Problem
Write out the line with "A Real Boy : A" and every later line through the end of the data below, exactly as given, with no pictures in the copy.

Provided material

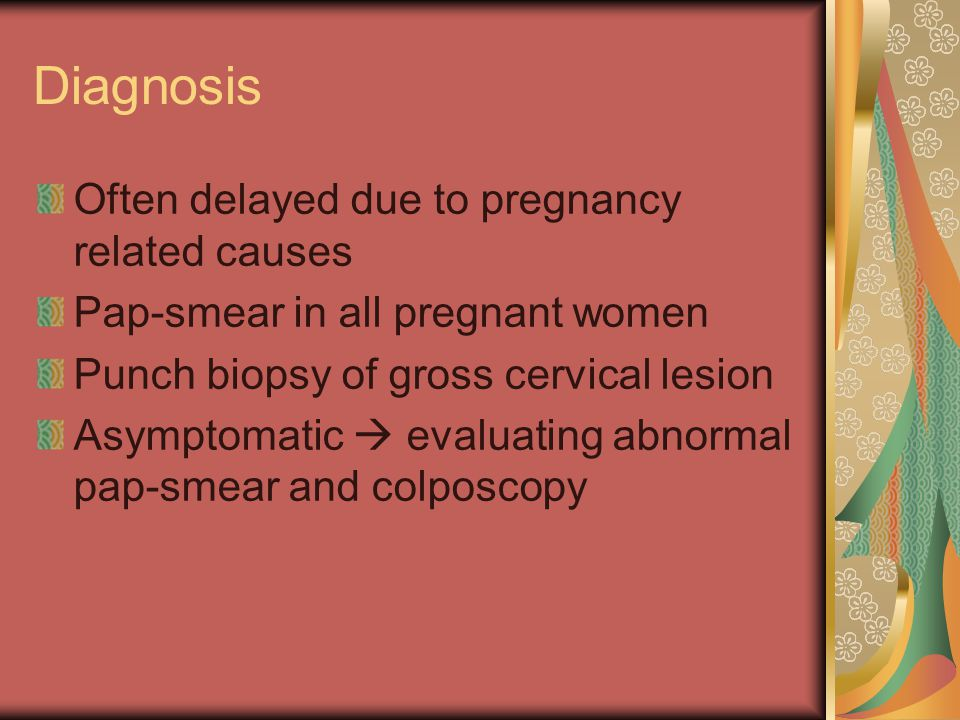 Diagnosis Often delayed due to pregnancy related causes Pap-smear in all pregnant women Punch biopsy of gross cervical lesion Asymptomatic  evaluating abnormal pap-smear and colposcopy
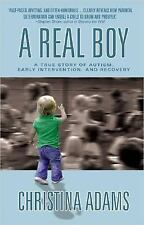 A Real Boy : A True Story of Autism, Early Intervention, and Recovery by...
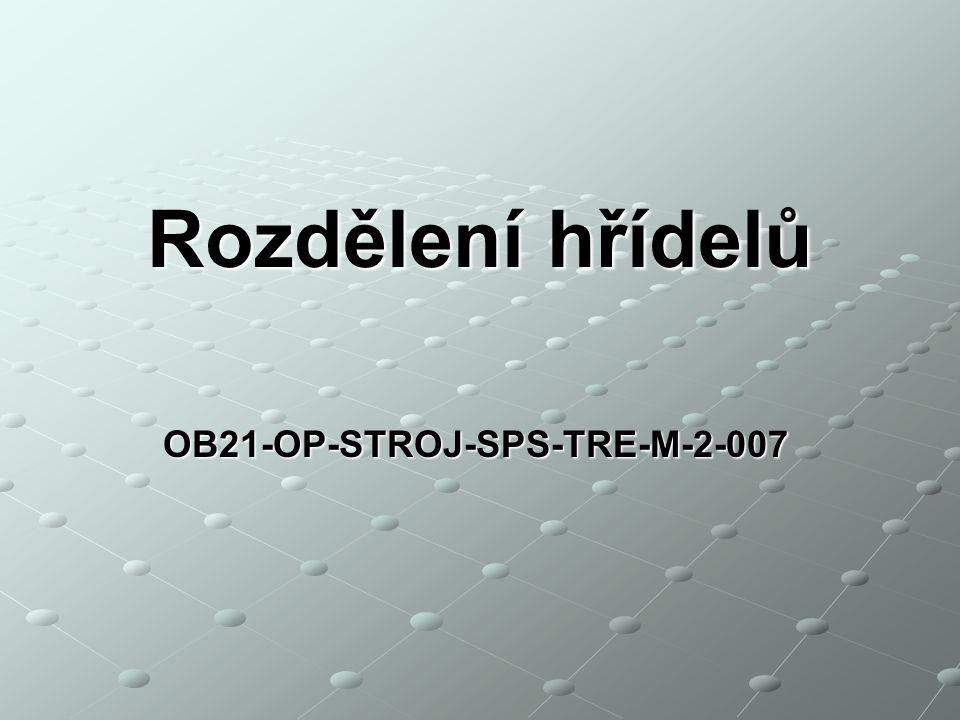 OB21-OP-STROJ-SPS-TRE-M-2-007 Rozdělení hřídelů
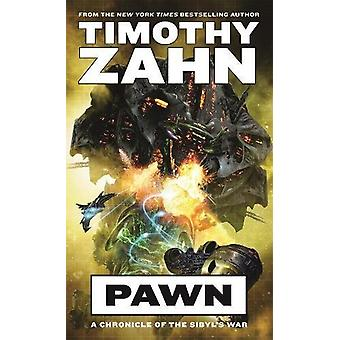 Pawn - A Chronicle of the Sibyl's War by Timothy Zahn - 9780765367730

Response area
 A Real Boy : A True Story of Autism, Early Intervention, and Recovery by...
 OB21-OP-STROJ-SPS-TRE-M-2-007 Rozdělení hřídelů
 Pawn - A Chronicle of the Sibyl's War by Timothy Zahn - 9780765367730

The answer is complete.